Actually, I wish I had the key to writing a good article…I have to write 40 pages of tight prose this week, which represents a melding of intellect and practice, a synthesis of years of work and struggle, and it will be good, don’t get me wrong. Still, I figured I needed a break after sitting all day and aside from dealing with some difficult phonecalls about money and respect which always frustrate, consisted of me staring at a screen, writing a bit, and then essentially doing the equivalent of balling up the piece of paper I’ve been writing on and throwing it away. It’s not as satisfactory of course, when you’re sitting at a computer, you cut and paste it into another document which you title fragments and hope that something is worth salvaging. Since it’s essentially an angry and bitter rant at the left it’s probably best that no one but me read the thing ever. The left in this country already spends enough time deconstructing and self analysing itself and why it is utterly useless, it doesn’t really need my help.

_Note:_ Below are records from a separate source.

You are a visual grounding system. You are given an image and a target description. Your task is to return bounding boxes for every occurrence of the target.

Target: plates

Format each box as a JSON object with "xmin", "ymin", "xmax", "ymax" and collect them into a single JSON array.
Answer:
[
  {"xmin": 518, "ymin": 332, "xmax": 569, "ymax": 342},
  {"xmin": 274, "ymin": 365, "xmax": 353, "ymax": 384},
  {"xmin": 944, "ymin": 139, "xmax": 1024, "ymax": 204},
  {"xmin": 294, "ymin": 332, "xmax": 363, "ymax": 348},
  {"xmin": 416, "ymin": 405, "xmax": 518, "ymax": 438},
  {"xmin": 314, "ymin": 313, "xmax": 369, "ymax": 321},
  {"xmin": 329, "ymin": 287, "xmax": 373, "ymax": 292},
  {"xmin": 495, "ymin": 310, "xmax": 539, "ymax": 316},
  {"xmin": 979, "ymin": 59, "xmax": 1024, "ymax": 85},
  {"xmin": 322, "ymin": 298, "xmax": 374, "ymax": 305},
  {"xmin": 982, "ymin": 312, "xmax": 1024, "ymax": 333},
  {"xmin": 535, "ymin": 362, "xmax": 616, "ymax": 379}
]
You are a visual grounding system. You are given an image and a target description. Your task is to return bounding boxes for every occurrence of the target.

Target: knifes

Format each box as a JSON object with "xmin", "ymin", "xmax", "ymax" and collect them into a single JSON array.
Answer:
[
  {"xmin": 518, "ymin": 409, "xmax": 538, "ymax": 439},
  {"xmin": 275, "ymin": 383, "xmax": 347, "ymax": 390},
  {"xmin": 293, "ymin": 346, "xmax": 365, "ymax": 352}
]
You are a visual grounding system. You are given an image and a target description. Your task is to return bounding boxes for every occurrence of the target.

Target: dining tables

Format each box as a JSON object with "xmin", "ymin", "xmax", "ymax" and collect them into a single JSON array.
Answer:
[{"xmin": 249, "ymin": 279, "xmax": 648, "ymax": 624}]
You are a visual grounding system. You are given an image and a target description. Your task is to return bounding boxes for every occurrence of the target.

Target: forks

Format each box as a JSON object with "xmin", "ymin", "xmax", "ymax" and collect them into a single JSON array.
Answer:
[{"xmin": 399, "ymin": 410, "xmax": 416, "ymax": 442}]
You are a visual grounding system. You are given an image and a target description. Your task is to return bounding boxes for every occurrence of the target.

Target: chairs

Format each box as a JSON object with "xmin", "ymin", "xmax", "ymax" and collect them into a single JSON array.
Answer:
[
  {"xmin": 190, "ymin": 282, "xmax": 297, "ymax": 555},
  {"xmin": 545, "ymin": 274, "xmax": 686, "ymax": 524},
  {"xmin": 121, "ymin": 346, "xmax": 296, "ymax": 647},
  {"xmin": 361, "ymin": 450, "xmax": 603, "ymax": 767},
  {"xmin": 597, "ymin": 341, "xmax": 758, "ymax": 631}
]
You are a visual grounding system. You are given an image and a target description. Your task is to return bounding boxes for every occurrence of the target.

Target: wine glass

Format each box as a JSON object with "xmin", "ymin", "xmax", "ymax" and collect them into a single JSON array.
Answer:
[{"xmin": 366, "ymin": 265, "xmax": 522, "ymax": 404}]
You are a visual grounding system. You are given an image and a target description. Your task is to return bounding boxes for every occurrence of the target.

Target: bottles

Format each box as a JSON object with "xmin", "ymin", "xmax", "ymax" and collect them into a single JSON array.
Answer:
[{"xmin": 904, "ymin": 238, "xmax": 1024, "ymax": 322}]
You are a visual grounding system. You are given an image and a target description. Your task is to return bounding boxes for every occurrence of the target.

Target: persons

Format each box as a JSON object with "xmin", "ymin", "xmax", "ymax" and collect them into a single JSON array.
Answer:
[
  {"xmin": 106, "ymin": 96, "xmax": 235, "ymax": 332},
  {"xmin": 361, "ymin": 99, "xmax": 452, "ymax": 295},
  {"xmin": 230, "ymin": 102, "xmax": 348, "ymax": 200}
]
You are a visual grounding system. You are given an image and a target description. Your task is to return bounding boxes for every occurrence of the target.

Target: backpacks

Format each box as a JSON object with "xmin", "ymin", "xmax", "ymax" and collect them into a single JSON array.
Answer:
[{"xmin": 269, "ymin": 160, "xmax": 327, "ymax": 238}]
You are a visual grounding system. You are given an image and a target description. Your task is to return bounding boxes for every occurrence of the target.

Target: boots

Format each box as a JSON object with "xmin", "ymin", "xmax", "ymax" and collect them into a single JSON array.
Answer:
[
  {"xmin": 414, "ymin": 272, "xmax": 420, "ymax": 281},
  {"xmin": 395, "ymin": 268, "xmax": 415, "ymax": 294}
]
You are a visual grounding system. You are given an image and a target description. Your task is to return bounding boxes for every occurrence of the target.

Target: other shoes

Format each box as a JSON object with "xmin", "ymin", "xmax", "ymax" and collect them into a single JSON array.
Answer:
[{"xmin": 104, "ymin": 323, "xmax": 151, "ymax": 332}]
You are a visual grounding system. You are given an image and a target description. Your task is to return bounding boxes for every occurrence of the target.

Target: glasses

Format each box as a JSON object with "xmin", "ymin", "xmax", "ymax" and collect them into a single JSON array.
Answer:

So I figured going to get a couple of beers at the Red Lion with Celine was a good idea. And it was. I now know what I am dressing up as for Halloween! And I can’t say I’m entirely sober at this point, but I have a feeling that the article will just write itself, I’m feeling I could write all 40 pages. Instead I am writing a rather boring self-involved blog, I recognize the inconsistency, but I’m just relaxing gently into the writerly flow and trying to sober up a wee bit. Without losing the happy drunken sense of self sufficiency, I do hope that the deep seated emotional knee jerk response to all my musings of the past week will become something a bit deeper than, in the immortal words of Jon Stewart, fuck all y’all. It makes me feel good to say that but I imagine it won’t accomplish much. And they wouldn’t print it. And I’ve been trying to think of how to say it without actually using profanity and as an exercise it has really amused me, fuck all y’all in scholarly terms really is quite amusing. Still, I hate writing anything that doesn’t have a point, a means where people touched by it can take action. I am, after all, a woman of action, and I measure the value of anything to do with politics or movement in terms of utility. So I can’t let myself down, however tricky that is proving to be.
Ah well, I’m back in L.A.! Back to the city I love and hate, still torn deciding if I want to stay here or go back to the UK or be incredibly responsible and move to Arizona. Sometimes I hate reality, I rage against it however calm I may appear. And I don’t know how to manage inner fulfillment with class struggle and familial duty, it is utterly beyond me. And I really hate people who don’t have to face up to that question sometimes, especially after I’ve had a few beers. Probably just because I have to face it and as I say, it is beyond me…it’s hard even writing that anything is beyond me. I suspect that I shall just have to struggle until wisdom comes and everything sorts itself out, but patience is not at all one of my strong points. Still, who would I be if I didn’t have to struggle with it?